Banks, MFs ask US NRIs to submit FATCA certificates
As per the new regulations, NRIs living in USA e.g. US citizens or those working in the US on H1B visa would need an FATCA-compliance certificate to be submitted to their banks. The same certificate needs to be provided to also mutual funds and before making direct investment in the capital market.
MUMBAI: Indian banks and mutual funds have in the past fortnight started warning NRIs who hold an American passport or are working in the US that their accounts could be frozen unless they get a tax-compliant certificate from US authorities, thanks to a treaty signed by New Delhi and Washington. Under the US Foreign Account Tax Compliance Act (FATCA), the two countries would share information about citizens who own properties, bank accounts and other investments in each other's territory. As per the new regulations, US citizens or those working in the US on H1B visa would need a FATCA-compliance certificate to be submitted to their banks. The same certificate needs to be provided to also mutual funds and before making direct investment in the capital market.

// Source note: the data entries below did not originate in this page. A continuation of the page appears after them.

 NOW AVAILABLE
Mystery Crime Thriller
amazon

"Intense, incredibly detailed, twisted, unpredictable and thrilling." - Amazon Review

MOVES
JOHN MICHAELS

Banks including HDFC Bank, ICICI BankBSE -0.71 % and State Bank of India, as well as mutual funds like Reliance Mutual fund, Franklin Templeton and DSP Blackrock have asked their customers to submit the FATCA certificates. Many of these NRIs have rushed to tax experts. "We have seen our clients, who are US citizens, being asked by Indian banks, mutual funds and even stock brokers to provide FATCA status declarations.
This means that going ahead US citizens who don't give these declarations would not be able to invest or keep money in India," said Lloyd Pinto, director at Grant Thornton India. "Further, this information would be shared with the US authorities as a part of the FATCA filings which have been introduced in India earlier this year." For many, taking a US citizenship was one way of saving on tax, while for others it was a point of vanity.
It also meant convenience as many countries don't require US passport holders to get visas. Now, these NRIs who have bought real estate or made other investment in India could be taxed as per the US taxation laws. "Lately, Indian banks have started sending written communication to customers who they find out are based out of the US or have a US passport but based in India. This even applies to the H1B visa holders who are working in the US," said Jeenendra Bhandari, partner at tax and audit firm MGB & Co. "Going ahead many Indian banks would be well within their rights to even freeze accounts of clients based in India who do not submit FATCA-compliant certificates," he said.
The Fatca, meant to crack down on tax cheats, must not become a nightmare for NRIs who hold American citizenship or work in the US on H1B visas. Americans are also frowning, saying relief must be given to lawabiding citizens. It will also lessen the burden on financial institutions, without shielding taxevaders. The Same Country Safe Harbor plan will exempt American citizens who are legal residents in the country in which the accounts are held from Fatca. A Bill has been introduced in the US Senate to repeal the provisions of the law. Presumably, India has to wait till its repeal.